Yes. There is, to coin a phrase, a lot of it about.
Is that simply a statement, or do you have any evidence for such longitudinal research?
You won't have seen any of it, then.
No, but that's not to say I haven't searched for it. What I have been able to find, seems to be 10 or less years old. That, in terms of child development, isn't longitudinal, though I'd also agree that it isn't merely short-term.
In the meantime, why come over all Helen Lovejoy and bring children into an issue which is about the right of two individuals of the same sex to marry? Marriage and procreation are separate and separable, and always have been.
Shakes, in your usual fashion, you pick up on a response to a different poster (Floo in this case) and then try to make a totally irrelevant critical point to that response. Lest you had missed several other posts that refer to children and their parents, wiggi quotes the US judge 's comment about children in the OP
“That is not to say the right to marry is less meaningful for those who do not or cannot have children,” writes Kennedy, after pointing out the advantages for children of same-sex couples. “An ability, desire, or promise to procreate is not and has not been a prerequisite for a valid marriage in any State.”
In Reply #23, Spud says
"Excluding same-sex couples from marriage thus conflicts with a central premise of the right to marry. Without the recognition, stability, and predictability marriage offers, their children suffer the stigma of knowing their families are somehow lesser. They also suffer the significant material costs of being raised by unmarried parents, relegated through no fault of their own to a more difficult and uncertain family life. The marriage laws at issue here thus harm and humiliate the children of same-sex couples"

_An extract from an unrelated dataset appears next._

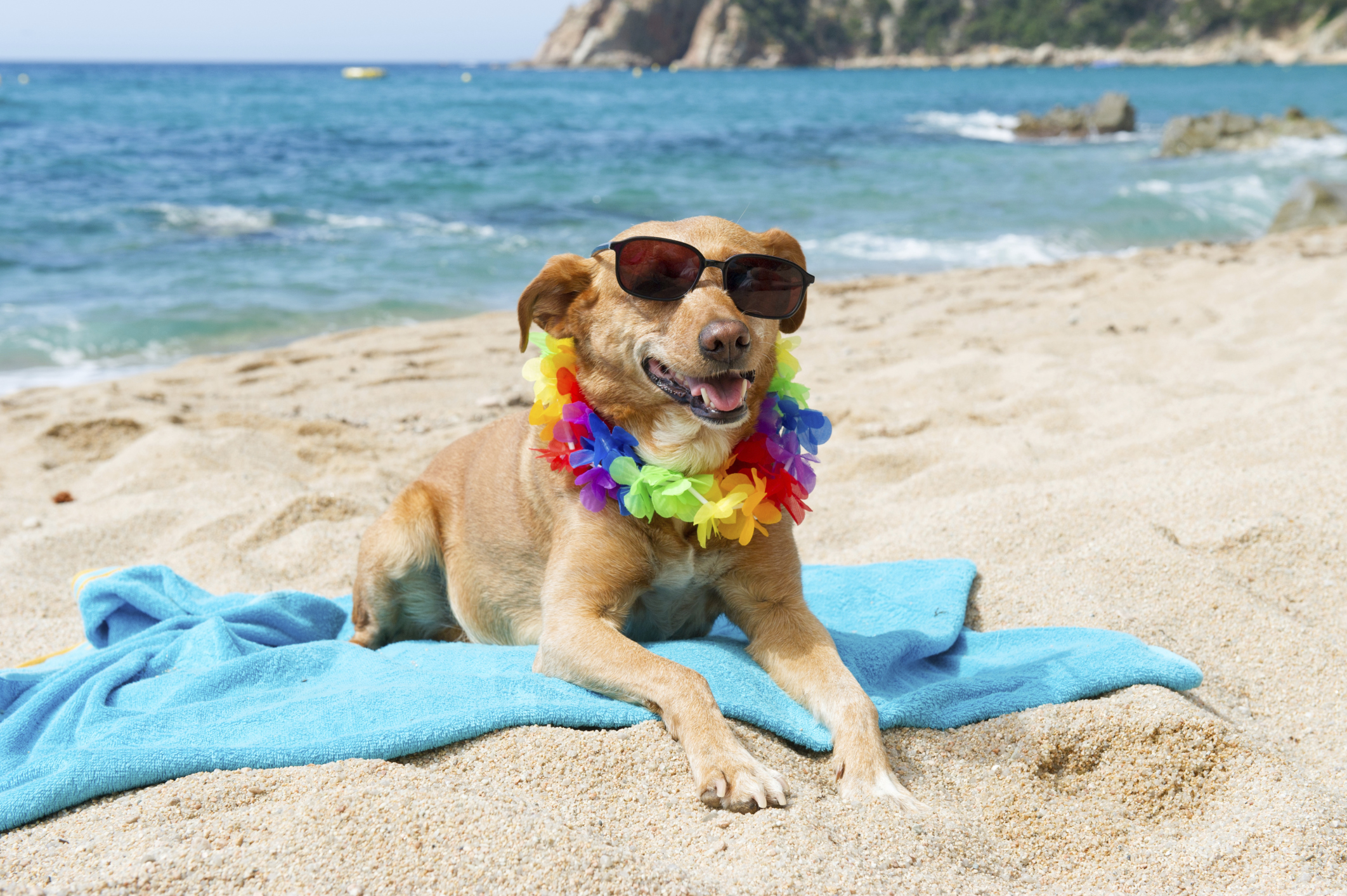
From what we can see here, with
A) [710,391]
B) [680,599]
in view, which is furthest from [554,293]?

The biological parents of the above children will still be unmarried, and so these children will still 'suffer the stigma of knowing their families are somehow lesser'.

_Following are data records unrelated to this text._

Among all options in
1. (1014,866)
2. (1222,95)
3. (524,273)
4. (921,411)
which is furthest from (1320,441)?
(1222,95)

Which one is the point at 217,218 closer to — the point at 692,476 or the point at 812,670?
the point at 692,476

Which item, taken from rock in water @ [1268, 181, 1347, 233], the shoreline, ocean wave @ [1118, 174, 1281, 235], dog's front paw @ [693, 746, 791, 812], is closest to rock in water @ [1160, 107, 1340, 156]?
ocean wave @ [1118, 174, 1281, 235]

- again quoting Kennedy followed by a critique of the quote.
Two posts later, Floo states - in response to Spud:
RUBBISH! Children are often no better off if their parents are married, ever heard of divorce? My 'born again' parents didn't get on for all of their 58 years of marriage, I remember begging them to divorce, but because of their flipping faith they didn't!
a statement that is based on her own experience and generalises from a spoecific case. That is not to say that all children from all heterosexual couples enjoy a perfect childhood, but the research does sem to be that Floo's experience is not the norm.

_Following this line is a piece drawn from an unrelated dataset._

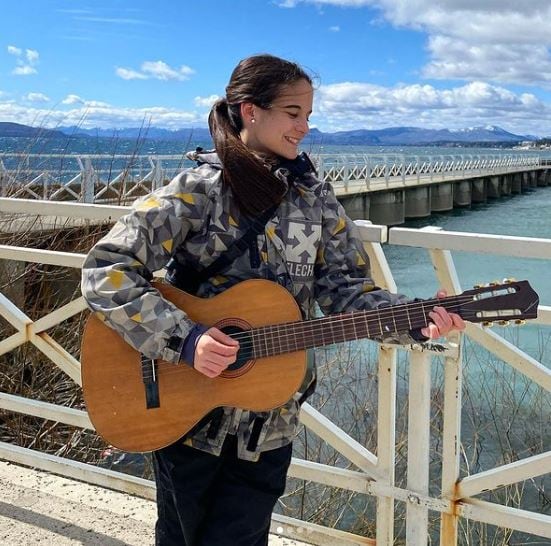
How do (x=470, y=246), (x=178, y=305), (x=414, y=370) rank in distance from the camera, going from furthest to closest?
(x=414, y=370)
(x=470, y=246)
(x=178, y=305)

In the next post, jeremy responds to Spud's post, followed by HB responding to Floo's post.
Reply #28 is Floo's
But as I illustrated it isn't always sweetness and light if parents are married and stay together! It is the quality of the parents relationship with each other and with their children, which is important not whether they are married!
, whilst Reply #29 is my response to that post.
I then picked up on an earlier Floo post (Reply #22) which I hadn't previously noticed, to which you responded with Reply #32. Is there any reason why you didn't refer to 'Helen Lovejoy' earlier in the discussion when children were first mentioned and Floo, for instance, tried to generalise from her specific situation?
Could it be that, so long as children were simply being treated as the pawns/hostages to fortune in this 'game', you were happy to let it slide, but as soon as a serious attempt to argue for their prior rights - be that over those of heterosexual or homosexual people - was put forward, you couldn't stomach it?